Mosaraf asked me if I would be interested in interviewing the Indian president. I paused. Would any journalist not be interested in interviewing the head of a nation of 1.2 billion people and some 80 recognized spoken languages, a nation with a ruling party headed by an Italian widow wearing an Indian sari?
I told Mosaraf I didn’t believe I was qualified to interview an Indian government minister, let alone the president.
I don’t think India is a state, but a puzzle unsuitable for study. A study would usually yield impressions or answers or conclusions. But how could you explain managing a nation like India?

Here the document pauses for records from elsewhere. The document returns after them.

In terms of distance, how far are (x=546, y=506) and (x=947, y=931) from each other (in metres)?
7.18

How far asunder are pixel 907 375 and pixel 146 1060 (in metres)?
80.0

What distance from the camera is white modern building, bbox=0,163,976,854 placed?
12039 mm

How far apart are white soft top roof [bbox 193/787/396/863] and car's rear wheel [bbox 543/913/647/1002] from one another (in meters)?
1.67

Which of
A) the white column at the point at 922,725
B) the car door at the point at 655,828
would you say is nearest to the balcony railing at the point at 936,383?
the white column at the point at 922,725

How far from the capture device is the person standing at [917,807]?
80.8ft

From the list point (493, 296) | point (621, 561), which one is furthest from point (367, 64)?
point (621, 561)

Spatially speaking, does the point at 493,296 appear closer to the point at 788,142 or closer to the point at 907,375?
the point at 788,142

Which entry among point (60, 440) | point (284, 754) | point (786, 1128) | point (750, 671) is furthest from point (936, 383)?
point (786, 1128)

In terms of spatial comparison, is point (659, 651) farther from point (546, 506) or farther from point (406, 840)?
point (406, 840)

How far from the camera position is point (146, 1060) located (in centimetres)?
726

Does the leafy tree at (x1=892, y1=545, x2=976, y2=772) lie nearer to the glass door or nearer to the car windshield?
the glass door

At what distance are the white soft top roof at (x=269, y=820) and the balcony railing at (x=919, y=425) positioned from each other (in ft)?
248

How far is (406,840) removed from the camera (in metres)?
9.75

There is no comparison between the world’s two most populous nations. One (China) has a single culture, one root and a lone key language while the other (India) has six languages with official status and is a federation composed of 28 states and seven union territories, where some women continue the practice of killing their infant daughters at a time when Bangalore has turned into a Californian Silicon Valley.
Could the Indian president answer a simple question: What is India’s national identity?
One image springs to my mind – that of Rajiv Gandhi adding wood to the cremation pyre of his mother Indira Gandhi, who was assassinated by her two Sikh bodyguards, only to be assassinated himself less than seven years later.
Who then protects India’s unity? The democratic regime? If so, how can a democracy survive in a country estimated to have a third of the world’s poor?
When reading about India in its excellent print media long before the Internet, I wasn’t learning so much about a country as about a human manifestation. India is neither America in terms of its democracy, nor China as per the size of its population. Under British colonial rule, an “English” civil servant could afford to employ 40 Indians, counting the cooks, guardsmen, carriage drivers, gardeners and the rest.
How many times have I pointed out that the top five among the 500 richest British people are Indian?
Dear Dr. Ali, how would we circulate in New Delhi, a city with a population of nearly 14 million people? And how would we cope with the honking on Delhi roads?
Anyway, Dr. Ali, please pass on my congratulations to your friend the president. Well done!